Le véritable patriotisme n'est pas l'amour du sol, c'est l'amour du passé, c'est le respect pour les générations qui nous ont précédés. Nos historiens ne nous apprennent qu'à les maudire, et ne nous recommandent que de ne pas leur ressembler. Ils brisent la tradition française, et ils s'imaginent qu'il restera un patriotisme français. Ils vont répétant que l'étranger vaut mieux que la France, et ils se figurent qu'on aimera la France. Depuis cinquante ans, c'est l'Angleterre que nous aimons, c'est l'Allemagne que nous louons, c'est l'Amérique que nous admirons. Chacun se fait son idéal hors de France. Nous nous croyons libéraux et patriotes quand nous avons médit de la patrie. Involontairement et sans nous en apercevoir, nous nous accoutumons à rougir d'elle et à la renier. Nous nourrissons au fond de notre âme une sorte de haine inconsciente à l'égard de nous-mêmes. C'est l'opposé de cet amour de soi qu'on dit être naturel à l'homme ; c'est le renoncement à nous-mêmes. C'est une sorte de fureur de nous calomnier et de nous détruire, semblable à cette monomanie du suicide dont vous voyez certains individus tourmentés. Nos plus cruels ennemis n'ont pas besoin d'inventer les calomnies et les injures : ils n'ont que la peine de répéter ce que nous disons de nous-mêmes. Leurs historiens les plus hostiles n'ont qu'à traduire les nôtres. Quand l'un d'eux écrit que « la race gauloise était une race pourrie », il ne fait que répéter ce que nous avons dit en d'autres termes. Quand M. de Sybel parle de « la corruption incurable » de l'ancienne société française, il n'est que l'écho affaibli de la plupart de nos historiens. M. de Bismarck disait naguère que la France était une nation orgueilleuse, ambitieuse, ennemie du repos de l'Europe ; c'est chez nos historiens qu'il avait pris ces accusations. Nous avons appris récemment que l'étranger nous détestait ; il y avait cinquante ans que nous nous appliquions à convaincre l'Europe que nous étions haïssables. L'histoire française combattait pour l'Allemagne contre la France. Elle énervait chez nous le patriotisme ; elle le surexcitait chez nos ennemis. Elle nous apprenait à nous diviser, elle enseignait aux autres à se réunir contre nous, et elle semblait justifier d'avance leurs attaques et leurs convoitises (Questions contemporaines, p.9-10).

 

"Cette vraie science française d'autrefois"
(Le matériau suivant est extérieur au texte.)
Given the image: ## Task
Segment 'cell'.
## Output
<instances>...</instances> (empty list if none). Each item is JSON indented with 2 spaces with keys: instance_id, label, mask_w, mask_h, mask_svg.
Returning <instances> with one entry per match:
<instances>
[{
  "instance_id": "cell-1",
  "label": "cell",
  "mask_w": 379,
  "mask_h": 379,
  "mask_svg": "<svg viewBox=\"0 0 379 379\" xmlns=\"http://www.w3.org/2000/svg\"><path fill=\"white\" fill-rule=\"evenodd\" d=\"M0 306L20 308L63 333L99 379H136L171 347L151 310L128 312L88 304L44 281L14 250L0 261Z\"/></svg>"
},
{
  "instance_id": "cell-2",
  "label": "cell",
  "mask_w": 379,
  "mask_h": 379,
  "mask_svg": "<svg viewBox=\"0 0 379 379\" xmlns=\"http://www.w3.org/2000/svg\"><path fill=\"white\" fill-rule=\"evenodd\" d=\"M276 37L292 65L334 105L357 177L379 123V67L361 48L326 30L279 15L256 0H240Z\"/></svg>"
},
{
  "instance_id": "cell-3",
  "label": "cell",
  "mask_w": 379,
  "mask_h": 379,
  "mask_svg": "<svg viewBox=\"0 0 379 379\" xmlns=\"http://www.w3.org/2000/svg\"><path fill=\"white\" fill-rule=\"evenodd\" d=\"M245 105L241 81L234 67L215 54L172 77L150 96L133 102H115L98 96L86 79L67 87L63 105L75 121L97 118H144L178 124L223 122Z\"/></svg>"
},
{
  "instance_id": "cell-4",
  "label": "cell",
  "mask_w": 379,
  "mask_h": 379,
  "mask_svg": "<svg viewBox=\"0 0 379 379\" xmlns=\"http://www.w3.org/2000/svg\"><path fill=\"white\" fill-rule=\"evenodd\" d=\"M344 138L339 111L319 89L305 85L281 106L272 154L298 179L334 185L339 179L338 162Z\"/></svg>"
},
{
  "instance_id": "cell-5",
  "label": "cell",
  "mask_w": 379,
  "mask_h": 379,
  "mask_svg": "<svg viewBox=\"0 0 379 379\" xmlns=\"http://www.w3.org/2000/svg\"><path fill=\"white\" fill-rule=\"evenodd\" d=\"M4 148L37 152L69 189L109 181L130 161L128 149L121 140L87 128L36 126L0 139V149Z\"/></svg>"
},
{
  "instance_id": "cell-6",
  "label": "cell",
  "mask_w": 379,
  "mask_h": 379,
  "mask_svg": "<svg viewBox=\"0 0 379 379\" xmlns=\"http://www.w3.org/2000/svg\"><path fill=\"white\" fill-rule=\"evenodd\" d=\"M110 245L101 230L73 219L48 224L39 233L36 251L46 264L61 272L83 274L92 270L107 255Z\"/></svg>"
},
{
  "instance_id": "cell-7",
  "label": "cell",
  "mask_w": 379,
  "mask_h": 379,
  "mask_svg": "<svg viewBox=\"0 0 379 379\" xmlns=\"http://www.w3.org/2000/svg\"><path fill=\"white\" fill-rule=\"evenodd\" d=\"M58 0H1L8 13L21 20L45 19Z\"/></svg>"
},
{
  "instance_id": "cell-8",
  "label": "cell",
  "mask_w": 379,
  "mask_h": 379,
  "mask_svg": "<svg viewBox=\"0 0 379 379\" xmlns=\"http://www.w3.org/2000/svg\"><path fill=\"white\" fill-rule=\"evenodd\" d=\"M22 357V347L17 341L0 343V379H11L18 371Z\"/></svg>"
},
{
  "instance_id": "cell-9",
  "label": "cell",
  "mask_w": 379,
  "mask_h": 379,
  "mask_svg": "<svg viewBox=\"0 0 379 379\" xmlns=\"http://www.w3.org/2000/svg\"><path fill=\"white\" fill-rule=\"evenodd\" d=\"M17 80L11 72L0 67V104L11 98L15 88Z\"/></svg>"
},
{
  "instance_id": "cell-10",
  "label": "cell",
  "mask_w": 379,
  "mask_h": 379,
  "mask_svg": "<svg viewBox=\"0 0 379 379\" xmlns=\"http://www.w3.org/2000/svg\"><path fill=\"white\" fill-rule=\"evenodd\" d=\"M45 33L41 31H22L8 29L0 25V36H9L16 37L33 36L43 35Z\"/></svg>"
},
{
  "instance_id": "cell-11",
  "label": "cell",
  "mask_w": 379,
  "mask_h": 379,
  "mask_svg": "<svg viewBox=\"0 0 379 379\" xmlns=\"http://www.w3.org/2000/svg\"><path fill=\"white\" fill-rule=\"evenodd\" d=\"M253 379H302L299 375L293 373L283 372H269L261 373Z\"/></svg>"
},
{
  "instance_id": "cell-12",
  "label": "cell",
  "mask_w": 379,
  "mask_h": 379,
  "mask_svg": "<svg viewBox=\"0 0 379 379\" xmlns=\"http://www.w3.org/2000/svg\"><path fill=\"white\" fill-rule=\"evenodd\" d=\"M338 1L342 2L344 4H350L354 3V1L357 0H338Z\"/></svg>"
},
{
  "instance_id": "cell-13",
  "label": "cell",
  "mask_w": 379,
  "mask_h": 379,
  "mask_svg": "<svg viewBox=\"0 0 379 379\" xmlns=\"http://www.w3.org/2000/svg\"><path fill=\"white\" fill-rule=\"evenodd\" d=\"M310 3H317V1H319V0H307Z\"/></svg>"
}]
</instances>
Assurément il serait préférable que l'histoire eût toujours une allure plus pacifique, qu'elle restât une science pure et absolument désintéressée. Nous voudrions la voir planer dans cette région sereine où il n'y a ni passions, ni rancunes, ni désirs de vengeance. Nous lui demandons ce charme d'impartialité parfaite qui est la chasteté de l'histoire. Nous continuons à professer, en dépit des Allemands, que l'érudition n'a pas de patrie. Nous aimerions qu'on ne pût pas la soupçonner de partager nos tristes ressentiments, et qu'elle ne se pliât pas plus à servir nos légitimes regrets qu'à servir les ambitions des autres. L'histoire que nous aimons, c'est cette vraie science française d'autrefois, cette érudition si calme, si simple, si haute de nos Bénédictins, de notre Académie des Inscriptions, des Beaufort, des Fréret, de tant d'autres, illustres ou anonymes, qui enseignèrent à l'Europe ce que c'est que la science historique, et qui semèrent, pour ainsi dire, toute l'érudition d'aujourd'hui. L'histoire en ce temps-là ne connaissait ni les haines de parti, ni les haines de race ; elle ne cherchait que le vrai, ne louait que le beau, ne haïssait que la guerre et la convoitise. Elle ne servait aucune cause ; elle n'avait pas de patrie ; n'enseignant pas l'invasion, elle n'enseignait pas non plus la revanche. Mais nous vivons aujourd'hui dans une époque de guerre. Il est presque impossible que la science conserve sa sérénité d'autrefois. Tout est lutte autour de nous et contre nous ; il est inévitable que l'érudition elle-même s'arme du bouclier et de l'épée (Questions contemporaines, p.25-27).